McBeth characterized neuropathy as a painful condition that can lead to a lack of function due to numbness in the hands or feet. Not receiving pain medication can worsen its effects, and receiving it at inconsistent times can leave gaps of unmedicated pain or result in overmedication if it's administered too soon after the last dose, McBeth says.

Geleynse told CP in an email that the jail automatically gives inmates any medication that was prescribed to them in the last 30 days before their arrest, but only if it’s on the county government pharmacy’s formulary. 

“If the medication is not on the jail’s formulary, the jail makes a priority appointment with a jail healthcare provider to assess symptoms and obtain the appropriate replacement,” Geleynse said. “In these instances, there is not a standard replacement for a medication not on the formulary — it is all individualized.”

If the medication wasn’t recently prescribed, the inmate must visit the jail healthcare provider for a new script, Geleynse said.

Alexandra Morgan-Kurtz, the deputy director of the Pennsylvania Institutional Law Project, says the Eighth and 14th Amendments require jails and prisons to provide inmates with their medication as prescribed. The ACJ’s actions rise to the level of “deliberate indifference” to inmates' needs under the Eighth and 14th Amendments to the Constitution, Morgan-Kurtz tells CP.

"[The Allegheny County Jail is] probably one of the worst county jails in Pennsylvania in providing constitutionally required access to health care in a timely and adequate way," Morgan-Kurtz says. 

Gregory Dober, a medical ethicist at the University of Pittsburgh Center for Bioethics and Health Law, is quick to point out that jail medical malpractice charges under the constitution are incredibly rare, and for a prosecutor to claim deliberate indifference requires them to prove that the risk of harm was objectively serious and that the facility was acting recklessly. 

Still, Dober notes that the cases at the jail "may be a constitutional violation" and agrees with Morgan-Kurtz that the Allegheny County Jail is "absolutely the worst" jail in Pennsylvania in terms of healthcare.

Geleynse said the jail has no comment on Dober’s and Morgan-Kurtz’s claims.

Four of the six people who died while in custody at the jail in 2022 died due to medical reasons, according to a database created by PennLive and the Pittsburgh Institute for Nonprofit Journalism. Allegheny County was the only county in the state where the majority of in-jail deaths were due to medical reasons and not suicide.

Frank Smart Jr. arrived at the jail in 2015 with a twice-daily script for anti-seizure medication. He died 48 hours later, according to a $950,000 settlement the county reached in 2018 with Smart's children. 

Smart never received his medication on his first day at the jail, resulting in a seizure, the suit alleged. Instead of rendering care, the responding officers handcuffed Smart and pushed him to the ground, where he was held for 30 minutes until he died, according to the suit.

Early last year, Denzel Kendrick, another inmate who has multiple illnesses, including sickle cell disease, had a stroke after the jail refused him necessary medication for two months, according to a letter from the Abolitionist Law Center, a public interest firm, to the County Law Department in January 2023.

======

**Work instruction 1:** In the jail health care article, what does McBeth say makes pain medication for neuropathy harmful when it is given at inconsistent times?
**Work instruction 2:**
Answer from the jail health care article:
(a) Within how many days before arrest must a medication have been prescribed for the jail to give it automatically?
(b) Of the six people who died in custody at the jail in 2022, how many died due to medical reasons?
(c) What was the amount of the settlement the county reached with Frank Smart Jr.'s children, and in what year?

======

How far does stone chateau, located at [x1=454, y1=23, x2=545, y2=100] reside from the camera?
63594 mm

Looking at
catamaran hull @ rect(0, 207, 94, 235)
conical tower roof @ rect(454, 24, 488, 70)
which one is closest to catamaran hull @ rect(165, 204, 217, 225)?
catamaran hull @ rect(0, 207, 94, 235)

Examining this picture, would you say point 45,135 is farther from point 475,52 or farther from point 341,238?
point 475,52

======

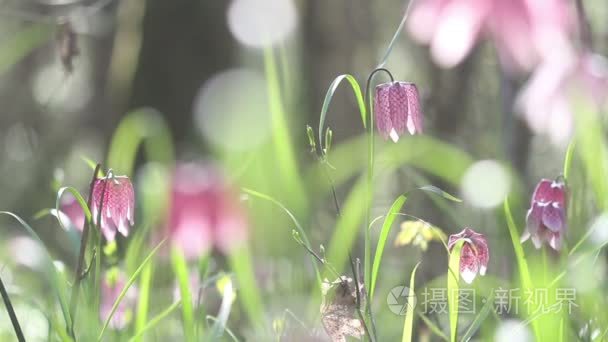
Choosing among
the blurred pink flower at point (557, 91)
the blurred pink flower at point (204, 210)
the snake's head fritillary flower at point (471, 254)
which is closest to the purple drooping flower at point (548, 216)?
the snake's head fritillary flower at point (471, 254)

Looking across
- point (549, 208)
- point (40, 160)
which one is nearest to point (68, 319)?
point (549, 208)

======

**Exercise solution 1:** Giving it at inconsistent times can leave gaps when the pain goes unmedicated. It can also cause overmedication if a dose is given too soon after the last one.

**Exercise solution 2:**
(a) Within the last 30 days, and only if the medication is on the county government pharmacy's formulary.
(b) Four.
(c) $950,000, in 2018.